Requirements:
Copy the records word for word, beginning at the line that contains "How much distance" and continuing through the end of the records.

Entries on spatial positioning:
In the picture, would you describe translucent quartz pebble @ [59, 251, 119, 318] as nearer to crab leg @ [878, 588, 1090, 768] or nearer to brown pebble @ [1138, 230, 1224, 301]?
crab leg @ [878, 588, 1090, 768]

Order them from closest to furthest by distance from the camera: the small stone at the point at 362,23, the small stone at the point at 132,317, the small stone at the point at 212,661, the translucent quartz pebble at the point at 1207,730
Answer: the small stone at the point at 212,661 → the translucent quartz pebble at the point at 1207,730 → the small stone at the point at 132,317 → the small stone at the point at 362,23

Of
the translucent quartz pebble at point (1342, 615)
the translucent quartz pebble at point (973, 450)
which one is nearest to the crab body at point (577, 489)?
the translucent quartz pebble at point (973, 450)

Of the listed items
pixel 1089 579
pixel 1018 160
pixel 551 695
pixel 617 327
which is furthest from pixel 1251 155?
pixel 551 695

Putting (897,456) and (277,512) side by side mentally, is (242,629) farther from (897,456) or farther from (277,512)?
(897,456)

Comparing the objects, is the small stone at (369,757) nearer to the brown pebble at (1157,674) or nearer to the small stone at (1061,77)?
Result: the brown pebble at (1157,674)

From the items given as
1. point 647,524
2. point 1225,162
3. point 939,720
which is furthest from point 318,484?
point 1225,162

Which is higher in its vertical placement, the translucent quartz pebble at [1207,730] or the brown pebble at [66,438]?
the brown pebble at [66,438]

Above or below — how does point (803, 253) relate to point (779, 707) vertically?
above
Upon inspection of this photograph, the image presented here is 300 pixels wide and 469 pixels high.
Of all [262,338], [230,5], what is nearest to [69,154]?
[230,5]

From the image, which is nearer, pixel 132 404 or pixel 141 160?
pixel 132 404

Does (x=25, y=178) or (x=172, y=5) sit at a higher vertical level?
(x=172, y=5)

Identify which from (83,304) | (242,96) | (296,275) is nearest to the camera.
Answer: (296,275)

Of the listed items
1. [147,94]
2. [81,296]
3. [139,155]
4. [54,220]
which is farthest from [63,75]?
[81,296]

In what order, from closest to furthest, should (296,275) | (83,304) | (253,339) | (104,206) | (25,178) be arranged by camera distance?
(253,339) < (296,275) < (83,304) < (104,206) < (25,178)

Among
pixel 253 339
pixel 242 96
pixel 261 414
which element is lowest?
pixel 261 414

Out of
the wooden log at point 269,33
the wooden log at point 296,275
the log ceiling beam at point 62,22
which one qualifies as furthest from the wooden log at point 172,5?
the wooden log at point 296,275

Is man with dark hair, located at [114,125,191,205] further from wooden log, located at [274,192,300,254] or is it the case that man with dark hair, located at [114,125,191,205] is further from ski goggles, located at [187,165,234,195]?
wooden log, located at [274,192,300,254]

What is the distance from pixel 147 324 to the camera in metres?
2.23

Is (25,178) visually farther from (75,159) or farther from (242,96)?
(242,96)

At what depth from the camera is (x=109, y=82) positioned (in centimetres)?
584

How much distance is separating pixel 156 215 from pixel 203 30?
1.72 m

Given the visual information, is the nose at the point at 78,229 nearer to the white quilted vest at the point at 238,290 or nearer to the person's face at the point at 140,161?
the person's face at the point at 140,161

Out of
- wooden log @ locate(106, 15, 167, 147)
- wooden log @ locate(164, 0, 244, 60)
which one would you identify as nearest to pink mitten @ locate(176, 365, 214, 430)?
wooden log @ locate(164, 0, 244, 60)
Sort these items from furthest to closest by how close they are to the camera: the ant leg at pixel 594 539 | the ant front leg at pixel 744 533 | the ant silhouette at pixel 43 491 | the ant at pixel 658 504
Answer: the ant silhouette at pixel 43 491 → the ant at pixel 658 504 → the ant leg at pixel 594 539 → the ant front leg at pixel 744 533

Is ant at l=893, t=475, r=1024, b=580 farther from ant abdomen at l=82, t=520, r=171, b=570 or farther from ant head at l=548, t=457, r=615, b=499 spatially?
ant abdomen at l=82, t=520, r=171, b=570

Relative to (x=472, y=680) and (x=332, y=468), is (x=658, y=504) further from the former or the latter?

Correct answer:
How much distance is separating pixel 156 215 from pixel 203 30?
1.72 m

Given the visual information, is the nose at the point at 78,229 nearer to the white quilted vest at the point at 238,290 or nearer to the person's face at the point at 140,161?
the person's face at the point at 140,161

Out of
- wooden log @ locate(106, 15, 167, 147)
- wooden log @ locate(164, 0, 244, 60)
which one would you identify as nearest to pink mitten @ locate(176, 365, 214, 430)?
wooden log @ locate(164, 0, 244, 60)
Sort these items from furthest to closest by how close they are to the camera: the ant leg at pixel 594 539 | the ant front leg at pixel 744 533 | the ant silhouette at pixel 43 491 | the ant at pixel 658 504
Answer: the ant silhouette at pixel 43 491 → the ant at pixel 658 504 → the ant leg at pixel 594 539 → the ant front leg at pixel 744 533

Is ant at l=893, t=475, r=1024, b=580 farther from ant abdomen at l=82, t=520, r=171, b=570 or farther from ant head at l=548, t=457, r=615, b=499 spatially?
ant abdomen at l=82, t=520, r=171, b=570

Relative to (x=472, y=680) and (x=332, y=468), is (x=658, y=504) further from the former or the latter?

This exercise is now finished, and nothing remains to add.